Prove that $\mathbb Q(\zeta_m)\cap\mathbb Q(\zeta_n)=\mathbb Q(\zeta_d)$ where $d=\gcd(m,n)$.
I want to solve this problem without Galois theory.
I know only about field extension. For example, algebraic extension, cyclotomic extension, splitting field and algebraic closure.
Can I solve it without Galois theory?
I am first guessing here that $\zeta_m$ means prime root of $1$ of order $m$, i.e., a generator of set of solutions of $x^m-1=0$. That being said, let's see what we have here. Left side is intersection of fields. Intersection of fields is a field again. Right side is a field. So what we need to prove is equality of fields.

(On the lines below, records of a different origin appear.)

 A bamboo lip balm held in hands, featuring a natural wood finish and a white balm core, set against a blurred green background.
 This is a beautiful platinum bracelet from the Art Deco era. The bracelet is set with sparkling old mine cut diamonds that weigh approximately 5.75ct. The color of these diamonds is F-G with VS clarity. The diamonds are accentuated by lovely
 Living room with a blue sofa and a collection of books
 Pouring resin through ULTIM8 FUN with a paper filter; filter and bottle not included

Now, field on the right is completely determined by $\zeta_d$ hence we need to show $\zeta_d \in \Bbb Q(\zeta_m)$ and $\zeta_d \in \Bbb Q(\zeta_n)$ to do $\supseteq$ in the claim. But, those two are analogous to each other, hence I do $\zeta_d \in\Bbb Q(\zeta_m)$, where $d = gcd(m,n)$ or $d|m$, which is enough, because there is some $k$ such that $dk = m$ hence $\zeta_m^k = \zeta_d$ hence that's it.

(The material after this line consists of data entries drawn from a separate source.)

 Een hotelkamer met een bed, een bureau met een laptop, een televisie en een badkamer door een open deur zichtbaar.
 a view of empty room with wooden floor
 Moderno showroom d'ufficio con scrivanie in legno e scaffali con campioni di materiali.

About the converse. Here, it is important that $d = gcd(m,n)$. So, $\Bbb Q(\zeta_m) \cap \Bbb Q(\zeta_n)$ is extension of $\Bbb Q$ by a single element. Let $L$ be that intersection. Then obviously $\Bbb Q \leq L \leq\Bbb Q(\zeta_m)$ and $\Bbb Q \leq L \leq \Bbb Q(\zeta_n)$. Applying chain rules to those two we see that $|L:\Bbb Q|\mid\gcd(m,n)$. Now, if we take $\Bbb Q(\zeta_\ell)$ where $\ell < \gcd(m,n)$ then the intersection is larger then $L$. Hence $L$ has to be exactly $\Bbb Q(\zeta_d)$.